┏━━
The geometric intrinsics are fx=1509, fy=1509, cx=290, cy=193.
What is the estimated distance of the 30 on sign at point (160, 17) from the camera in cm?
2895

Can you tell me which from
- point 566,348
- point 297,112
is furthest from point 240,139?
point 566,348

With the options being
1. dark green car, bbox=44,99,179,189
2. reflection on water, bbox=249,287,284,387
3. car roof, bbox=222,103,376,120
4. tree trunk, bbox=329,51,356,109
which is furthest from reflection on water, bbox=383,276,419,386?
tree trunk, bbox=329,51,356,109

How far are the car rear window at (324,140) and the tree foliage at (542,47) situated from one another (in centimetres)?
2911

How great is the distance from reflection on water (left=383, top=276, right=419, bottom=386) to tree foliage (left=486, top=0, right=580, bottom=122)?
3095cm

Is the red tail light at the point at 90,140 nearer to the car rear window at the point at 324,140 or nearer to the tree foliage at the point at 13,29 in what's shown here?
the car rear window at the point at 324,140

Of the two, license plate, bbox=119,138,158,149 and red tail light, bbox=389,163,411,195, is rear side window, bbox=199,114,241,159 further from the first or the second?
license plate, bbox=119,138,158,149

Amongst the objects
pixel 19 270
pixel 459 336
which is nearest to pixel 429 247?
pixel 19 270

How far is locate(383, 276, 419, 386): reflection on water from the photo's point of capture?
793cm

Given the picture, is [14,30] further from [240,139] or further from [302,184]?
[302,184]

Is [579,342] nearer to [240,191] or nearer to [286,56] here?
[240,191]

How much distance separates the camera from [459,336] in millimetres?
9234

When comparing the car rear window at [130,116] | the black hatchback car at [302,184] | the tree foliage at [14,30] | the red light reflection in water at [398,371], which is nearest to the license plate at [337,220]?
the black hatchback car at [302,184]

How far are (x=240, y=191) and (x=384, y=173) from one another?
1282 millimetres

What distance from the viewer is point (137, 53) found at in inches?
┗━━
WORK TO COMPLETE: Convert all of the data above into a JSON list of strings, one string for each line, leaving out blank lines.

COMPLETE ANSWER:
[
  "The geometric intrinsics are fx=1509, fy=1509, cx=290, cy=193.",
  "What is the estimated distance of the 30 on sign at point (160, 17) from the camera in cm?",
  "2895",
  "Can you tell me which from",
  "- point 566,348",
  "- point 297,112",
  "is furthest from point 240,139?",
  "point 566,348",
  "With the options being",
  "1. dark green car, bbox=44,99,179,189",
  "2. reflection on water, bbox=249,287,284,387",
  "3. car roof, bbox=222,103,376,120",
  "4. tree trunk, bbox=329,51,356,109",
  "which is furthest from reflection on water, bbox=383,276,419,386?",
  "tree trunk, bbox=329,51,356,109",
  "How far are the car rear window at (324,140) and the tree foliage at (542,47) situated from one another (in centimetres)?",
  "2911",
  "How great is the distance from reflection on water (left=383, top=276, right=419, bottom=386) to tree foliage (left=486, top=0, right=580, bottom=122)?",
  "3095cm",
  "Is the red tail light at the point at 90,140 nearer to the car rear window at the point at 324,140 or nearer to the tree foliage at the point at 13,29 in what's shown here?",
  "the car rear window at the point at 324,140",
  "Of the two, license plate, bbox=119,138,158,149 and red tail light, bbox=389,163,411,195, is rear side window, bbox=199,114,241,159 further from the first or the second?",
  "license plate, bbox=119,138,158,149",
  "Amongst the objects",
  "pixel 19 270",
  "pixel 459 336",
  "which is nearest to pixel 429 247?",
  "pixel 19 270",
  "How far is locate(383, 276, 419, 386): reflection on water from the photo's point of capture?",
  "793cm",
  "Given the picture, is [14,30] further from [240,139] or further from [302,184]?",
  "[302,184]",
  "Is [579,342] nearer to [240,191] or nearer to [286,56] here?",
  "[240,191]",
  "How much distance separates the camera from [459,336] in millimetres?",
  "9234",
  "When comparing the car rear window at [130,116] | the black hatchback car at [302,184] | the tree foliage at [14,30] | the red light reflection in water at [398,371], which is nearest to the license plate at [337,220]?",
  "the black hatchback car at [302,184]",
  "How far are (x=240, y=191) and (x=384, y=173) from one another?",
  "1282 millimetres",
  "What distance from the viewer is point (137, 53) found at in inches?"
]